Malaria, which is spread by mosquito bites, kills between 1 million and 3 million people annually in Third World countries. Death results from damage to red blood cells and clogging of the capillaries that feed the brain and other organs.

"The malaria parasite seizes control of and remodels the red blood cell by secreting hundreds of proteins once it's inside," says Dan Goldberg, M.D., Ph.D., professor of medicine and of molecular microbiology and a Howard Hughes Medical Institute Investigator. "But without this protein, plasmepsin V, those other proteins can't get out of the parasite into the blood cell, and the infectious process stops."

The closest equivalent to plasmepsin V in humans is a protein called beta secretase, but it's only distantly related. The significant differences between the malarial protein and its closest human relative may mean scientists will be able use drugs to disable plasmepsin V with little worry of adverse side effects on human biology, according to Goldberg.

The results are reported in Nature.

Goldberg had studied plasmepsin V previously and knew it was a malarial protease, or an enzyme that cuts other proteins. When another lab showed that proteins important to the infectious process were being clipped in a part of the parasite where Goldberg knew plasmepsin V was active, he and his colleagues wondered whether it was doing the clipping.

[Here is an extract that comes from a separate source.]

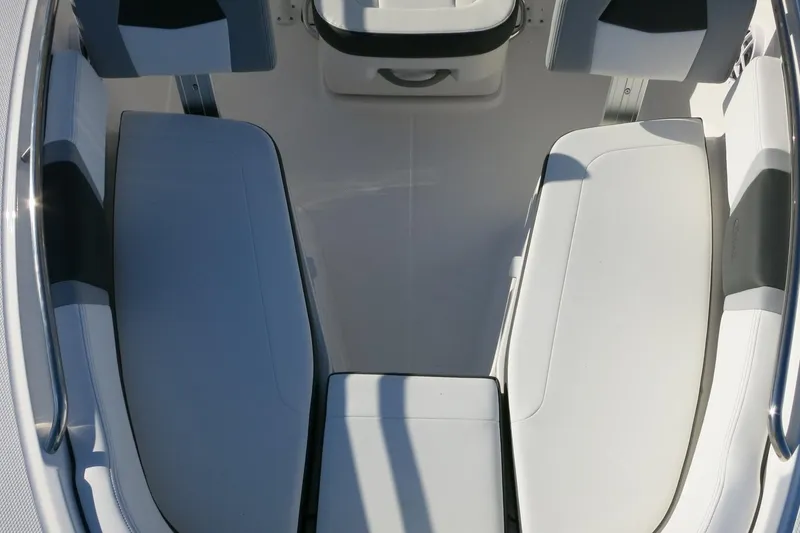 Slide: The Image of 2026 Robalo R200 Center Console boat interior with cushioned seating and sleek design. - 13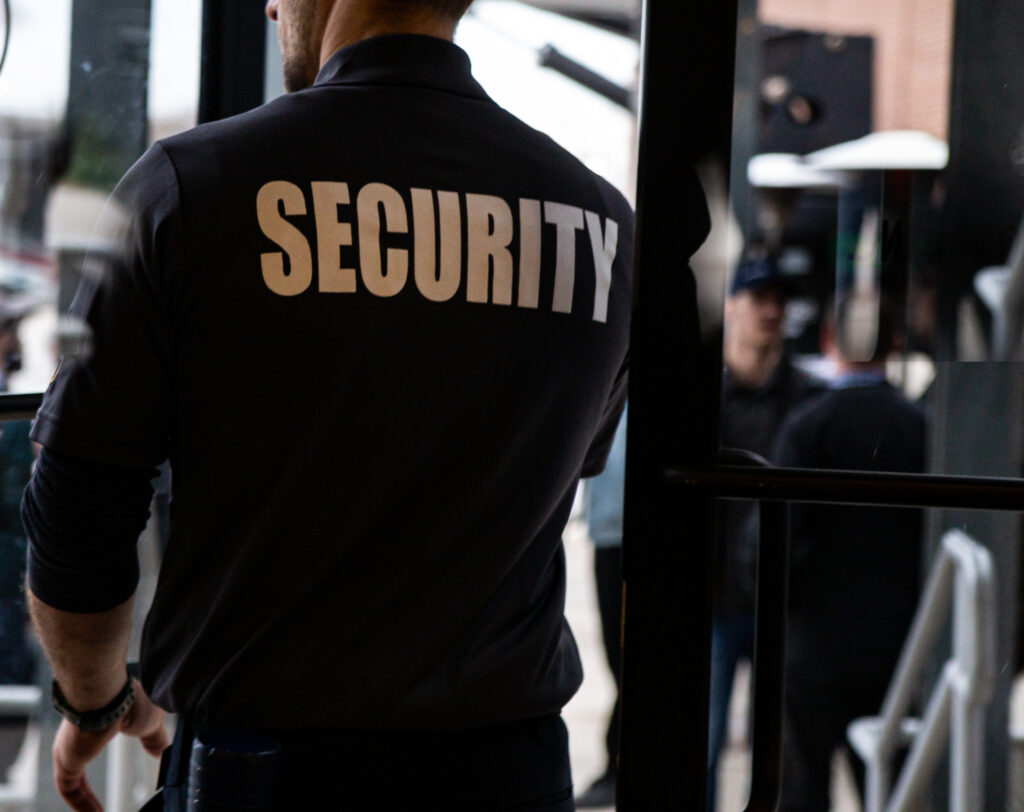 Uniformed security guard standing at retail store entrance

The proteins secreted by the malaria parasite have a common segment or tag that plasmepsin V recognizes and acts on, clipping off part of the protein. Goldberg believes that when the tag is removed, the remainder of the protein is bound to another protein that acts as a chaperone, bringing the proteins to a channel in the malaria parasite's outer membrane. The channel allows the protein to leave the parasite and enter the red blood cell.

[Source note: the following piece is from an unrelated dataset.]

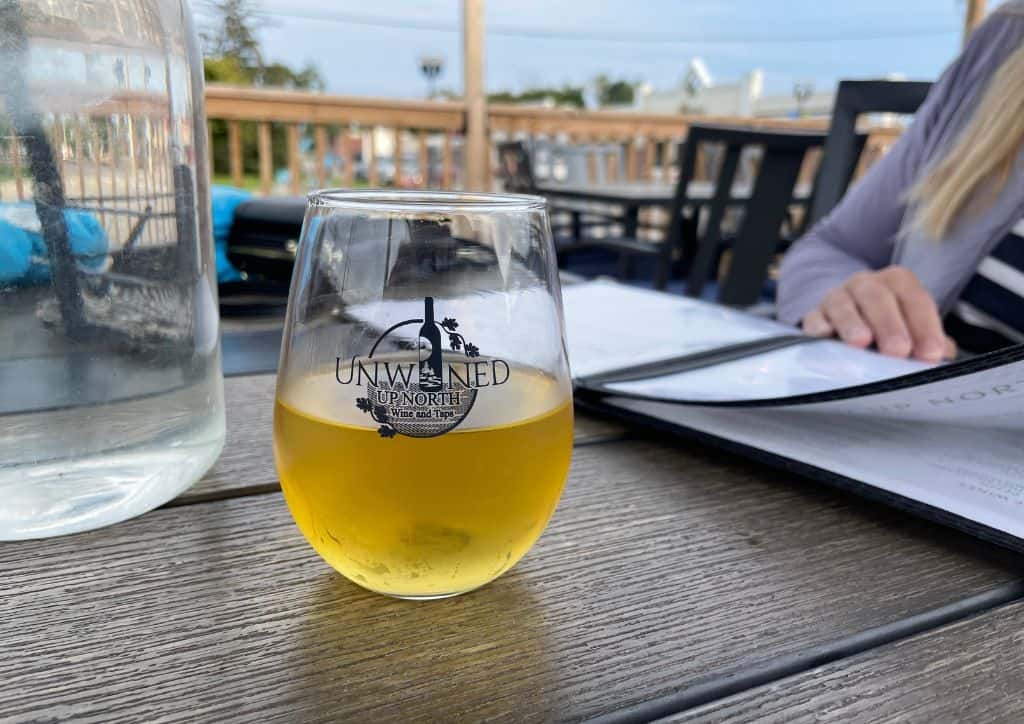 A glass of peach wine sitting on a table from Unwined Up North.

Goldberg compares the journey to a theater visit.

"There's a ticket-taker who greets you at the start and takes part of your ticket," he says. "That's plasmepsin V. He then hands you to an usher who gets you to your final destination."

In the test tube, parasites in which plasmepsin V had been disabled were unable to secrete the infectious proteins that allow them to commandeer red blood cells.

"This is the key enzyme that determines whether proteins get out to remodel the red blood cell or not, so it's a very attractive target for therapy," Goldberg says. "Another reason it's a good potential drug therapy target is that it doesn't vary much in different strains of malaria."

In a second paper in the same issue of Nature, a group in Australia will report similar conclusions.

Goldberg and his colleagues are continuing to explore how plasmepsin V works.